To tell the story, Marcia takes us back more than 30-years to a time when children in her neighborhood were dejected because they had no place to go and nothing to do after school. Marcia invited them into her home for a dance class, and Arts for All (as it eventually became known) was born. Through the years, supported by a series of very fortunate events, the nonprofit has expanded its scope to include arts classes for able and differently-abled children and adults.

Two years ago, Marcia was approaching her seventies and increasingly aware that working 60+ hours each week no longer made sense. What’s more, she believed the organization she built deserved to live far beyond her. With renewed emphasis on creating a succession plan, she launched what she calls her “listening tour.”

Over the course of the next 24 months, Marcia met for coffee or lunch with her own board members and with everyone she could find – in the Tucson area and nationally – who had been involved in a merger, consulted on a merger or had an opinion on the matter. During the course of that process, Marcia and “the J” found each other.

THE PROCESS

Todd Rockoff, CEO of the Tucson Jewish Community Center said, “It became so evident that we shared the same mission and values. It made sense to continue on that path and to see what was possible.”

The J already had a substantial adult day care program that began around ten years ago. It started small, but has grown to accommodate 45 clients. It still has a waiting list, making Arts for All and its potential for additional capacity especially attractive.

Detailed meetings are underway, both Boards have approved the action, with a final deal is expected in the first quarter of 2020. When asked if the process was difficult, Todd was quick to say, “No! Everyone has been working towards the same thing. Sure, we hit small speedbumps, but it was amazing to see everyone work through them respectfully and with a deep sense of collaboration.” Once their work is complete, Arts for All will become a set of programs contained within the greater JCC umbrella.
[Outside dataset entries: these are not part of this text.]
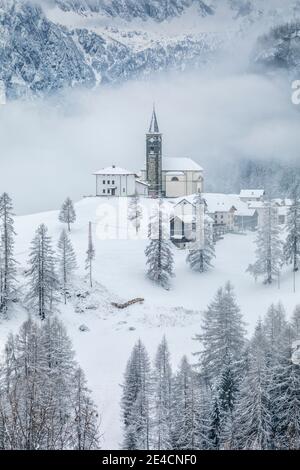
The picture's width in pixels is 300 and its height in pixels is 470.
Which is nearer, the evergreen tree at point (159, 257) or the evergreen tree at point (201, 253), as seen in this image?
the evergreen tree at point (159, 257)

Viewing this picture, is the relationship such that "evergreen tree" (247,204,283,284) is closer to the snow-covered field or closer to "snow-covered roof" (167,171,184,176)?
the snow-covered field

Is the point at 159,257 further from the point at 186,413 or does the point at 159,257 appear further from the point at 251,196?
the point at 251,196

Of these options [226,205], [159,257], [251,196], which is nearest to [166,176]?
[251,196]

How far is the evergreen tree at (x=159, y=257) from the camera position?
72688mm

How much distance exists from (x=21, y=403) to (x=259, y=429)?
13.1 meters

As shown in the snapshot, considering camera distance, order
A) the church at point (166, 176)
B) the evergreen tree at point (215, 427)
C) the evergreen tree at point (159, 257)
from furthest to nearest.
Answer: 1. the church at point (166, 176)
2. the evergreen tree at point (159, 257)
3. the evergreen tree at point (215, 427)

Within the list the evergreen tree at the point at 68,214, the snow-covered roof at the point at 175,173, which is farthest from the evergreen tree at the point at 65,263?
the snow-covered roof at the point at 175,173

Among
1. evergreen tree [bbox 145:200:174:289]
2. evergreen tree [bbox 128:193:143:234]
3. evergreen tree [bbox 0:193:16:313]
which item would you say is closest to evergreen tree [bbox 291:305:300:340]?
evergreen tree [bbox 0:193:16:313]

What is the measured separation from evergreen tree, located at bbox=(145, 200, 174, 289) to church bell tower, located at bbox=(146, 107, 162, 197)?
49.6m

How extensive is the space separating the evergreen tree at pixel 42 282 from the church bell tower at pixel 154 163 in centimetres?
6278

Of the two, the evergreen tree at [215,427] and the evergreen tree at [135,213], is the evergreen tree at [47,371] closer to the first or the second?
the evergreen tree at [215,427]

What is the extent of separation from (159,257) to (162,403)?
1437 inches

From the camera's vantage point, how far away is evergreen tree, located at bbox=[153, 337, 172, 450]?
1391 inches
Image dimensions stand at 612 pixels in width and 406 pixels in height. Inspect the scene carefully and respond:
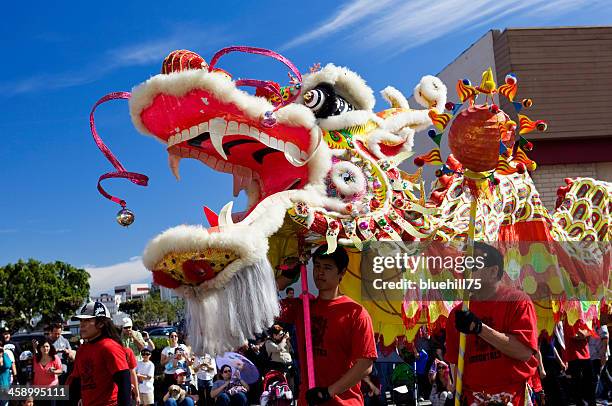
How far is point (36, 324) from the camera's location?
38.3m

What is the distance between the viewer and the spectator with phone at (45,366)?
7.57 metres

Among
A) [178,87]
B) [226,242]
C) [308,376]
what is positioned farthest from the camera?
[178,87]

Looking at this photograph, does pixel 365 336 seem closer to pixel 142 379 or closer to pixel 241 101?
pixel 241 101

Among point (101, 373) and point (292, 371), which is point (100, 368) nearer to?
point (101, 373)

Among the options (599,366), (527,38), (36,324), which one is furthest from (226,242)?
(36,324)

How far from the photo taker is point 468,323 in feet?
8.95

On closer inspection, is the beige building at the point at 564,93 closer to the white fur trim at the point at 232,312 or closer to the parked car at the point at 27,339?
the white fur trim at the point at 232,312

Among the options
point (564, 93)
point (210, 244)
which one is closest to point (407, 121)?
point (210, 244)

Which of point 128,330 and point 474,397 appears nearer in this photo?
point 474,397

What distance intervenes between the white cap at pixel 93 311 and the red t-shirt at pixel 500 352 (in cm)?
243

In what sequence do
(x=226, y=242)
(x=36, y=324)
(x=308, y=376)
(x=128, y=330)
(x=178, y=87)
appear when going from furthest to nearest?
(x=36, y=324) → (x=128, y=330) → (x=178, y=87) → (x=226, y=242) → (x=308, y=376)

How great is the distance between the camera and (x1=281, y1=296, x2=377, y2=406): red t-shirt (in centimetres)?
295

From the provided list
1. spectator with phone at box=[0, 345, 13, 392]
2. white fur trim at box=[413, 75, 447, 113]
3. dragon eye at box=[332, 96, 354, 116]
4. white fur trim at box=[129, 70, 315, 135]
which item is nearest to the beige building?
white fur trim at box=[413, 75, 447, 113]

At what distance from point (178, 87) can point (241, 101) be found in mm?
384
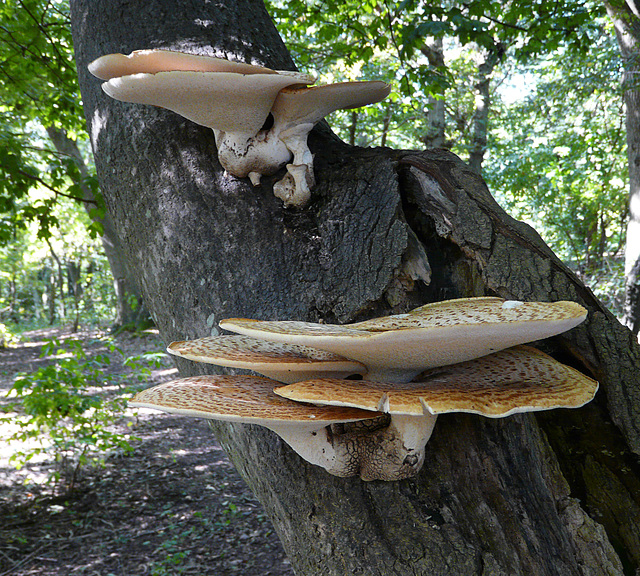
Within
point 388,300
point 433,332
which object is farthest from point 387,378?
point 433,332

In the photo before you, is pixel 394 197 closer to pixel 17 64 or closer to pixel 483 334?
pixel 483 334

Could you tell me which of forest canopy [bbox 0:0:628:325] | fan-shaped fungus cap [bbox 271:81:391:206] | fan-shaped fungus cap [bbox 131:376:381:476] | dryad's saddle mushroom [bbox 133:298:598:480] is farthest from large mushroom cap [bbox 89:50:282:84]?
forest canopy [bbox 0:0:628:325]

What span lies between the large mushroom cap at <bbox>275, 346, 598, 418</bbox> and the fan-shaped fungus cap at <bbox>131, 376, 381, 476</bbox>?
0.06m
And while “merger” may be the technically correct term to describe the way Arts for All and the J are joining forces, both Marcia and Todd are quick to point out that’s not how they think about it. They prefer “integration.” Marcia said, “Merger sounds hostile and both parties lose some of who they are. ‘Integration’ respects the power of both organizations and honors what they’ve accomplished. You don’t lose who you are.”
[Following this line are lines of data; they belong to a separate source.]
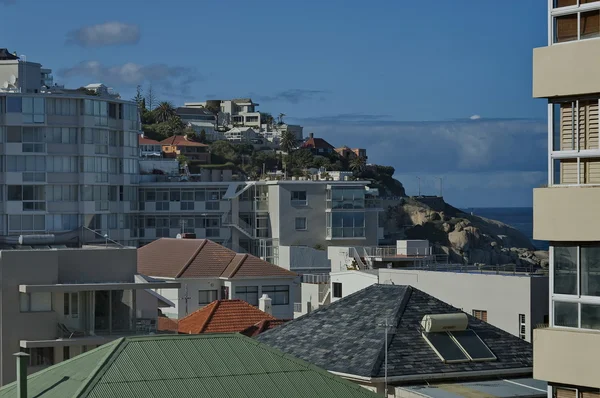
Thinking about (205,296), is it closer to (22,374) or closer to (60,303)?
(60,303)

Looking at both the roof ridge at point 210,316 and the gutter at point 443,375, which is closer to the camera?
the gutter at point 443,375

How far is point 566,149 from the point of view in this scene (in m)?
16.7

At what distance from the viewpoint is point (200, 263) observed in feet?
262

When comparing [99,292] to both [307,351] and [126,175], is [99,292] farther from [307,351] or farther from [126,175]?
[126,175]

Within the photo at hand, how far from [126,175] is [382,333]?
91375 mm

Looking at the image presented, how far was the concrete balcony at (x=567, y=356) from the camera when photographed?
54.2ft

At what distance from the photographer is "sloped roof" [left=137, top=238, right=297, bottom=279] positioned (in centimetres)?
7831

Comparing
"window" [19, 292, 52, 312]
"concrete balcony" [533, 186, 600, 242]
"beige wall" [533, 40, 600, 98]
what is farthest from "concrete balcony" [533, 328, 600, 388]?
"window" [19, 292, 52, 312]

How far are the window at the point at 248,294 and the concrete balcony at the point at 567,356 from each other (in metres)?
60.3

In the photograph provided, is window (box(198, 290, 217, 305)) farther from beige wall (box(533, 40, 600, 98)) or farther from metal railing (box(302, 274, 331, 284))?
beige wall (box(533, 40, 600, 98))

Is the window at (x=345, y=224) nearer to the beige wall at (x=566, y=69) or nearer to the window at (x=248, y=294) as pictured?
the window at (x=248, y=294)

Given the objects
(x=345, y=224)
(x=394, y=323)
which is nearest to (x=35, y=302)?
(x=394, y=323)

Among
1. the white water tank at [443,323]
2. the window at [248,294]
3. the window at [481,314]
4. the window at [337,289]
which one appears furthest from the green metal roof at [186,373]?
the window at [248,294]

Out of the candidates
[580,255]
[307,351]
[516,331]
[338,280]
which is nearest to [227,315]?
[338,280]
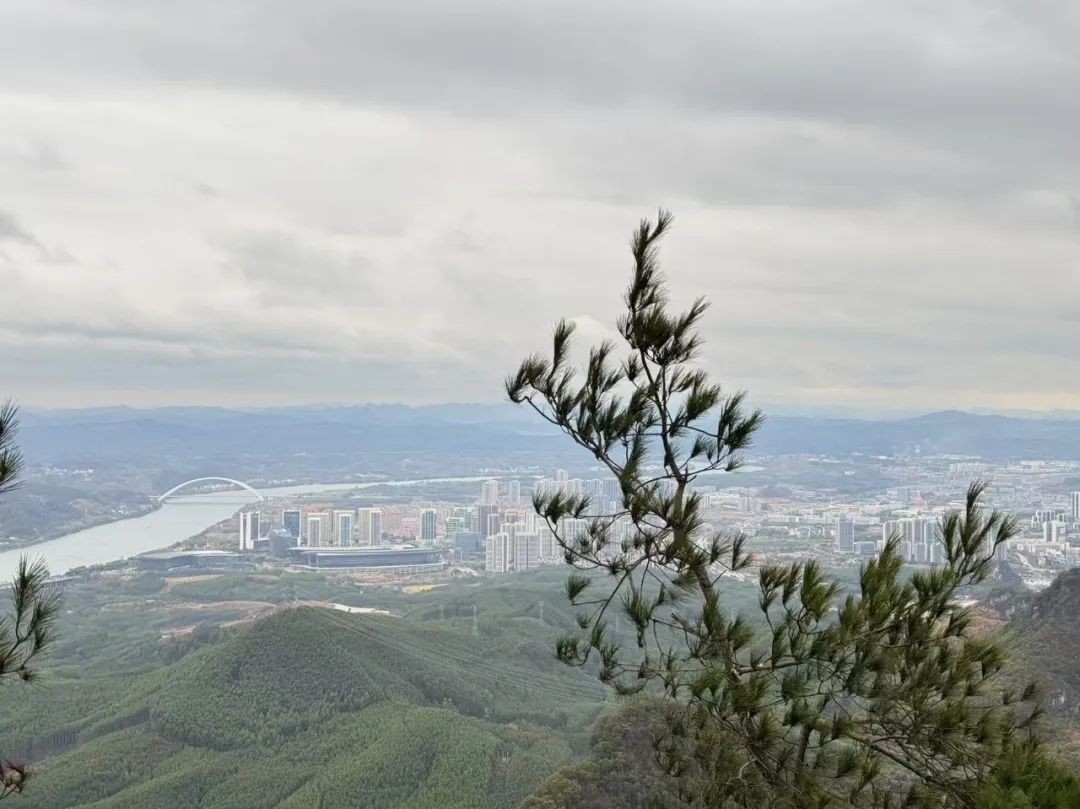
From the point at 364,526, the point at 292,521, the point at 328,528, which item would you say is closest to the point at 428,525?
the point at 364,526

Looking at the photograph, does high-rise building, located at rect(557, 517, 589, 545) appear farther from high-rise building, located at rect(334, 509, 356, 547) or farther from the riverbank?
high-rise building, located at rect(334, 509, 356, 547)

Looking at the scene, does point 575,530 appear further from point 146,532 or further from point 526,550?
point 146,532

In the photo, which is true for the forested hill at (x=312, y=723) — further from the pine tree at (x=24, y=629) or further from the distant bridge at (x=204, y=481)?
the distant bridge at (x=204, y=481)

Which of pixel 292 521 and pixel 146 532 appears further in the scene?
pixel 292 521

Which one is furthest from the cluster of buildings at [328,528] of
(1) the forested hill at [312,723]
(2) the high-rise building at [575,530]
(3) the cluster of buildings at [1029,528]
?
(2) the high-rise building at [575,530]

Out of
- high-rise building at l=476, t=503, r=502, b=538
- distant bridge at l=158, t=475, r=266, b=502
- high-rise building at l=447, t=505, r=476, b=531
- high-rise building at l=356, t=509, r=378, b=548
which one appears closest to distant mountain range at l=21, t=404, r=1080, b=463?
high-rise building at l=476, t=503, r=502, b=538
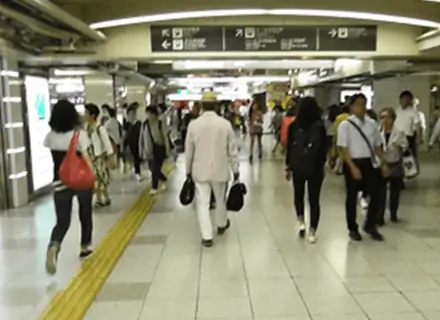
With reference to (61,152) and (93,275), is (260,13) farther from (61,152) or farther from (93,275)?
(93,275)

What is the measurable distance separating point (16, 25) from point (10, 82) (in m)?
1.71

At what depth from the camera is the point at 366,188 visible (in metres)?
5.71

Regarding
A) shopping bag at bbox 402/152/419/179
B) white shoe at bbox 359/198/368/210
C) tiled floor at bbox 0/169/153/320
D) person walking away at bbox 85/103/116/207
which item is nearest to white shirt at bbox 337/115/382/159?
shopping bag at bbox 402/152/419/179

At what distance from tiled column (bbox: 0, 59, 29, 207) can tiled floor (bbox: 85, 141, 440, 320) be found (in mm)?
2270

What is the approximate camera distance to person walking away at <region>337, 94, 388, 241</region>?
18.0 ft

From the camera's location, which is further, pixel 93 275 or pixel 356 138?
pixel 356 138

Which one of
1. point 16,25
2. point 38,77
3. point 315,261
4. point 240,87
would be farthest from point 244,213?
point 240,87

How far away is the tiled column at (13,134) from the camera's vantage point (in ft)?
25.2

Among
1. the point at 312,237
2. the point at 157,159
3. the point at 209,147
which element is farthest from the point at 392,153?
the point at 157,159

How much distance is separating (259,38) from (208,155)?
3.69m

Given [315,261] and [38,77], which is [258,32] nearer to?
[38,77]

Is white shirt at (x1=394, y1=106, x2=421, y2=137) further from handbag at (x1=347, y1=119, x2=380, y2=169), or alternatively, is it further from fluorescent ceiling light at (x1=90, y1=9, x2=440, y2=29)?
handbag at (x1=347, y1=119, x2=380, y2=169)

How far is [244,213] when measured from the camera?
7293mm

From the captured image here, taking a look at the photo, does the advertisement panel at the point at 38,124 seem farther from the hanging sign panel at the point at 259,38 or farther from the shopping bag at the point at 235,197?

“What matters most,” she added, “Is that we found a partner who values what we do. That’s really important to us.”

ADVICE

Both Todd and Marcia offer similar advice: work far in advance and take your time.

Todd suggested, “I wouldn’t sprint to the end of the road. Instead, get to know each other, ensure there is a good fit and that shared set of values.” Marcia also counsels openness and patience. “We need to be there for each other and support the other’s mission. Be open and realize we’re better together.”